• EXERCISE BRIEF:
Please print the section of the insurance policy passage between "In the present" and "to the loss.", inclusive.

• SOURCE PASSAGE:

Generally, insurance policies are interpreted in the same manner as other contracts. Collier v. MD-Individual Practice Ass'n, 327 Md. 1, 5 (1992). The primary goal of contract interpretation is to ascertain and give effect to the intention of the parties during the contract's inception. Id. (citing Pacific Indemnity Co. v. Interstate Fire & Casualty Co., 302 Md. 383, 388 (1985)). Consequently, Maryland courts construe the instrument as a whole. Id. We "examine the character of the contract, its purpose, and the facts and circumstances of the parties at the time of execution." Id. Words are accorded their ordinary meaning. Id. at 5-6. If the language is ambiguous, extrinsic evidence may be consulted. Id. at 6. On the other hand, "clear and unambiguous language...must be enforced as written and may not yield to what they later say they meant. Bd. Of Trs. Of State Cools, v. Sherman, 280 Md. 373, 380 (1977)).
In the present case, the contract provides in pertinent part:
We will not pay for loss or damage caused directly or indirectly by any of the following. Such loss or damage is excluded regardless of any other cause or event that contributes concurrently or in any sequence to the loss.
***
g. Water
(1) Flood, surface water, waves, tides, tidal waves, overflow of any body of water, or their spray, all whether driven by wind or not;
(2) Mudslide or mudflow;
(3) Water that backs up or overflows from a sewer, drain or sump; or
(4) Water under the ground surface pressing on, or flowing or seeping through:
(a) Foundations, walls, floors, or paved surfaces;
(b) Basements, whether paved or not; or
(c) Doors windows or other openings.
But if water as described in g.(1) through g.(4) above, results in fire, explosion or sprinkler leakage, we will pay for the loss or damage caused by that fire, explosion or sprinkler leakage.
In our view, the language of the insurance policy is clear and unambiguous. While the policy does not cover loss due to water, regardless of any other cause or event, it does cover loss or damage caused if water results in fire or explosion. In our view, therefore, First Apostolic can only recover if it can establish that a fire or explosion occurred and it suffered damage as a result thereof.

• INPUT DATA:

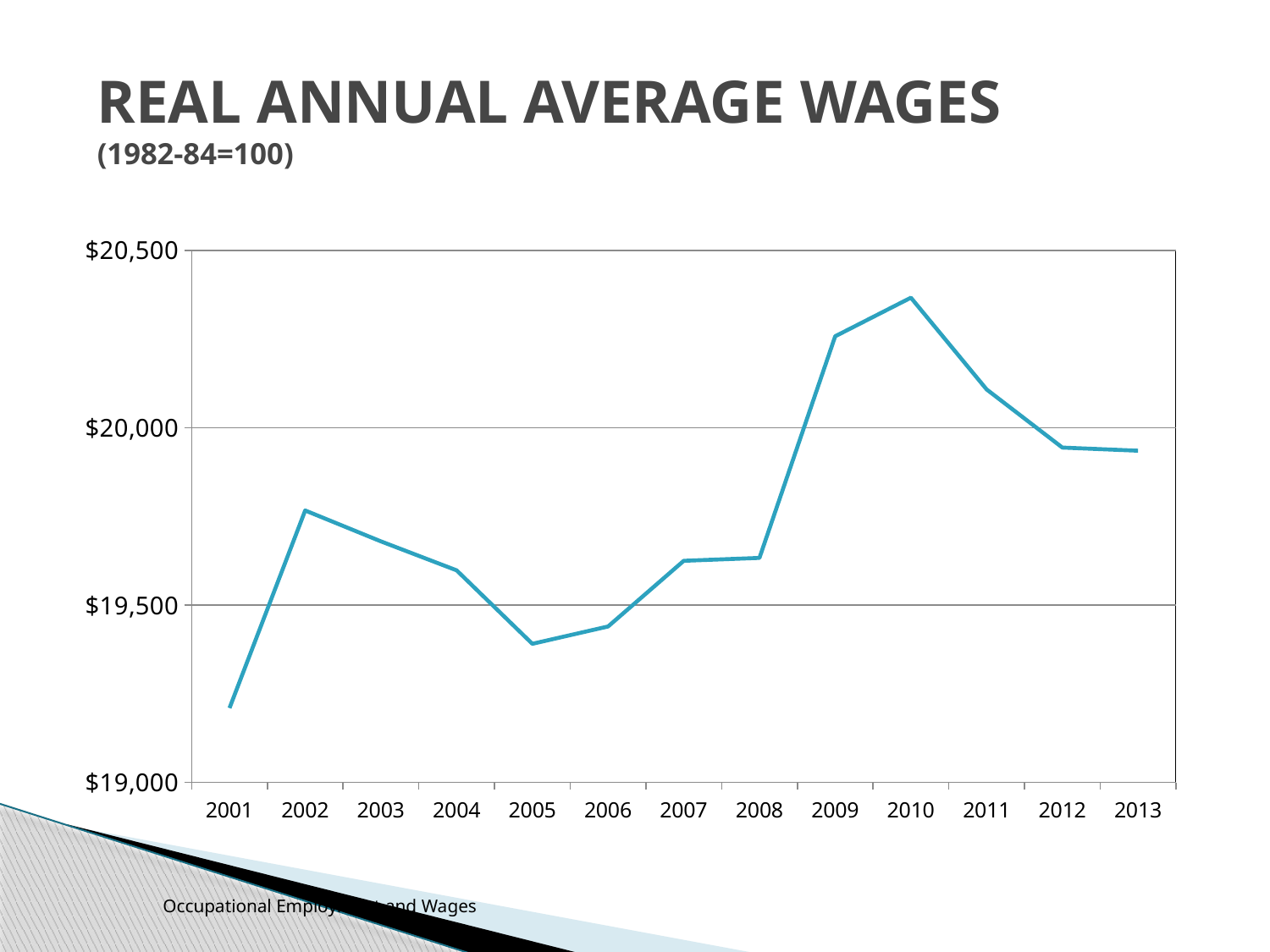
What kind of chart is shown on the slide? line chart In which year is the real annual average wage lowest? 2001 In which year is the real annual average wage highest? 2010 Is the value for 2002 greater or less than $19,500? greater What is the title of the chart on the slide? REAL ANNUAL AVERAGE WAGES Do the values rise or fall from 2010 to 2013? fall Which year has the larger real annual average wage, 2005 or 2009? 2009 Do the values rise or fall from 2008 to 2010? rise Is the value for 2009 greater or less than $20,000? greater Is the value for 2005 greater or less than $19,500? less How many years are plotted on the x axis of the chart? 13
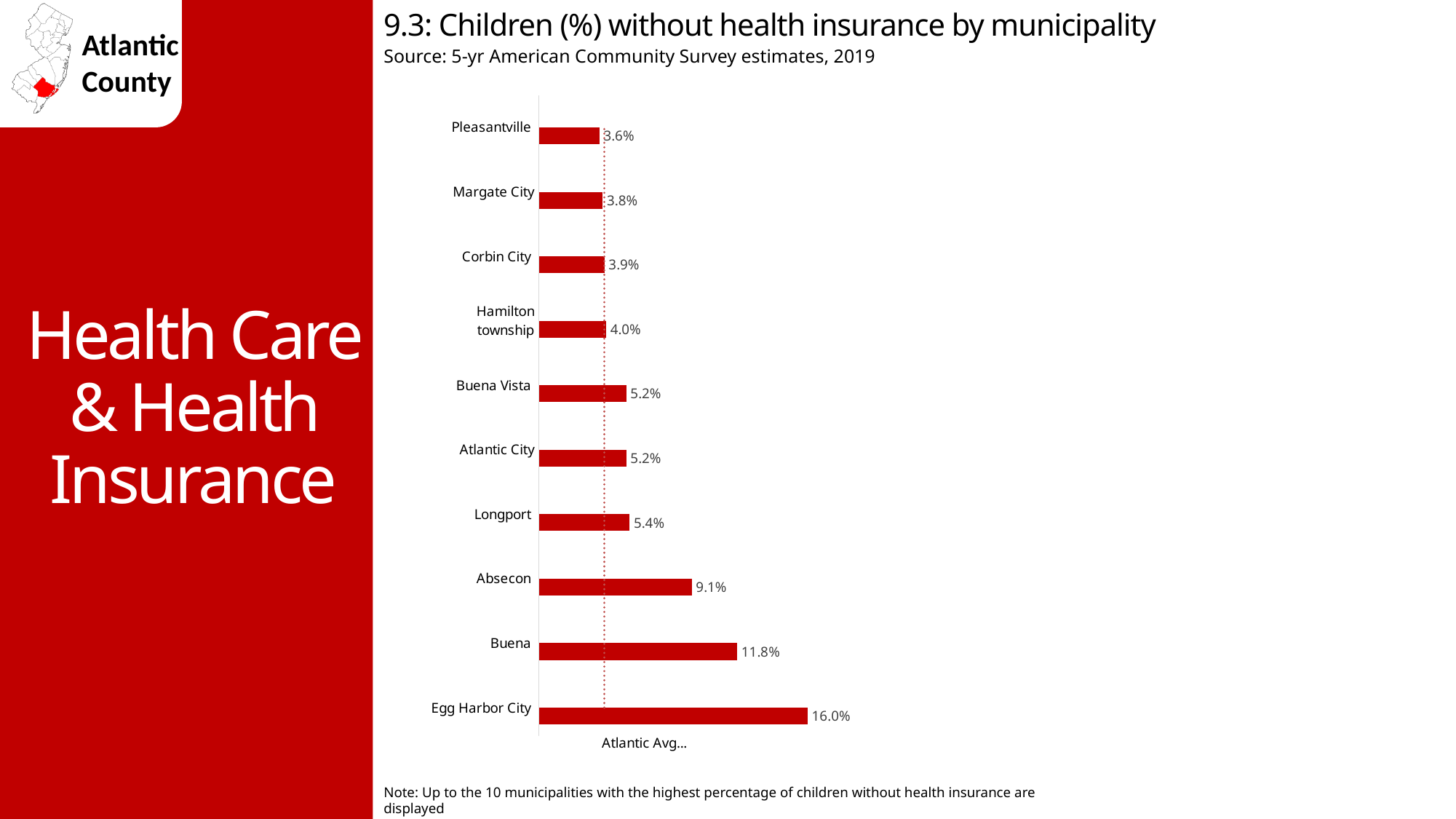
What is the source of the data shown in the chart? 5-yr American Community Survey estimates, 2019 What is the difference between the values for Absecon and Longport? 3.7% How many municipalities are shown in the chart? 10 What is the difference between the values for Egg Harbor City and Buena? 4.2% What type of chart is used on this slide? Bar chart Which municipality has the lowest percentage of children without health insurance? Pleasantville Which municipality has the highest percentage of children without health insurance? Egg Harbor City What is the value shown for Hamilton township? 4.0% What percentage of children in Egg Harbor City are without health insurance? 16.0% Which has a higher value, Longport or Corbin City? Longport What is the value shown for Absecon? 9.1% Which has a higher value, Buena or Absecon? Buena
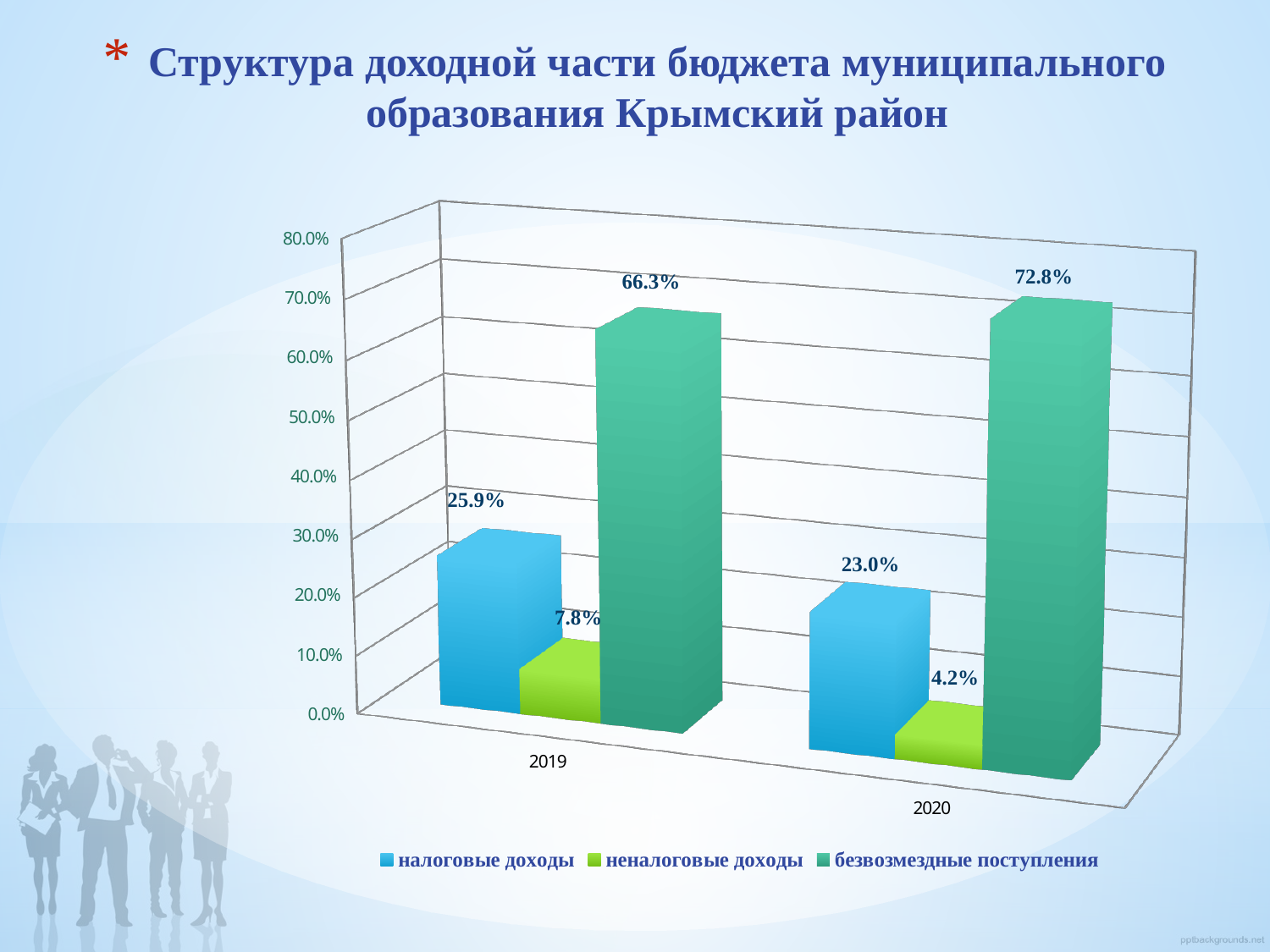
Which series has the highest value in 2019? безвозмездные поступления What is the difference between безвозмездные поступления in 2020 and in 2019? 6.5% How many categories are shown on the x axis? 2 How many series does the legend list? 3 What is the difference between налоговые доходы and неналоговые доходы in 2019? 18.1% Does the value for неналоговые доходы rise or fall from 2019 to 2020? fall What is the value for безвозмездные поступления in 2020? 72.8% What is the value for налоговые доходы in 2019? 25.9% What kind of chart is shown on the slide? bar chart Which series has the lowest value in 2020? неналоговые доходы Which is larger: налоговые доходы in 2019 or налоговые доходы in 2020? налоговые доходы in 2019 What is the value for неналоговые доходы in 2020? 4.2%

• SOLUTION TO THIS PROBLEM:
In the present case, the contract provides in pertinent part:
We will not pay for loss or damage caused directly or indirectly by any of the following. Such loss or damage is excluded regardless of any other cause or event that contributes concurrently or in any sequence to the loss.